The Conception of the Theotokos is a source of another divergence in theology between  Orthodoxy and Catholicism.  We, Orthodox, do not believe in the “Immaculate Conception of the Virgin Mary.”  We must be very careful here! We (Orthodox) DO believe that Our Lord Jesus Christ was Immaculately Conceived.  Christ being Fully God and Full Man was born without sin. God can not have sin. But this was not the case for his mother, the Theotokos.  The Orthodox Church teaches that Mary was born with sin,  just as all of humanity. Furthermore, the Church believes that Mary lived a life of purity and she found favour with God because of her righteousness.  She was cleansed of her sin by the Spirit of God at the Annunciation, so that she could carry  the Christ Child within her body.

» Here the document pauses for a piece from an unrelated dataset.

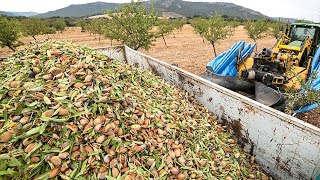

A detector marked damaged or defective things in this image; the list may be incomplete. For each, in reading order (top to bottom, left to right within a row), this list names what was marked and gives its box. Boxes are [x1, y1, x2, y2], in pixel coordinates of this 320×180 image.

rusty metal panel [98, 45, 320, 179]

Turning to the Roman Catholic understanding, it started to divert from the Orthodox very early. The Western Church began to develop the teaching of the Immaculate Conception of the Virgin.  Their teaching states that God, fore-knowing, that Mary would bear the Christ; provided that she was born without sin.  This teaching was a pious belief until 1854, when Pope Pius lX declared the teaching – dogma of the Catholic Church.  This decree was then ratified by Vatican I in 1870. So we can see this is a relatively new doctrine.  This is a rather simplistic explanation. There are other deeper theological implications, but nonetheless, the Immaculate Conception of the Virgin Mary is a major area of theological disagreement between the two Churches.